[SET TASK A]
In the licensing committee report, which licence did the Committee decide to renew?

Mr. Bodkin asked if the Committee would state a case upon that point.

The Chairman said they could not stay their hands on the possibility of an appeal.

Mr. Bodkin then addressed the Committee on behalf of the Perseverance, the Victoria, and the Duke of Edinburgh.

The Duke of Edinburgh.

Frederick Ralph, the landlord of the Duke of Edinburgh, said he had been the tenant at the house since March 5th, 1891. He lived there with his wife and children, and paid 16 a year for rent. The house was rated at 25. He was a bricklayer by trade. Since he had been in the house he had to work at times because he had a large family. He had worked a few months in the summer, and a few months in the winter. His trade was from three to three and a half barrels per week. He paid 34s. per barrel for beer. He was satisfied with the trade, and was willing to remain in the house. His wife had got out a petition in favour of the licence being retained, which was signed by some thirty or forty residents in Tontine Street. Fishermen and tradesmen used his house. He had never had the least complaint made against him. The next door house did no more trade than he did.

Mr. J. Jones gave evidence in support of the licence being retained. He said he would be sorry to see it taken away.

Horace Offen and William Tiddy were also called on behalf of the owners.

The Committee retired, and on their return the Chairman said he still held that the procedure of the justices below was in accordance with the law. The Committee had considered each case separately without regard to any of the other cases which had been heard, and they decided to refuse the renewal of the licences except that of the Perseverance, which they would renew.

[SET TASK B]
Can you recast the lines of the records as a Markdown table with the columns Row and Line, leaving out blank lines? Start with the line containing "Based on this" and continue through the end of the records.

[MATERIALS PROVIDED]
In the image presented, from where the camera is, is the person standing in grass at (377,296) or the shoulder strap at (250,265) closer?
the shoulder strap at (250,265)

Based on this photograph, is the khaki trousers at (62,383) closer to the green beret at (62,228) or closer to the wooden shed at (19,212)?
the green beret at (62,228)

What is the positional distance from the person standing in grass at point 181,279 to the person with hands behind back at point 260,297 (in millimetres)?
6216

[CORRECT RESULT A]
The licence of the Perseverance.

[CORRECT RESULT B]
| Row | Line |
|---|---|
| 1 | Based on this photograph, is the khaki trousers at (62,383) closer to the green beret at (62,228) or closer to the wooden shed at (19,212)? |
| 2 | the green beret at (62,228) |
| 3 | What is the positional distance from the person standing in grass at point 181,279 to the person with hands behind back at point 260,297 (in millimetres)? |
| 4 | 6216 |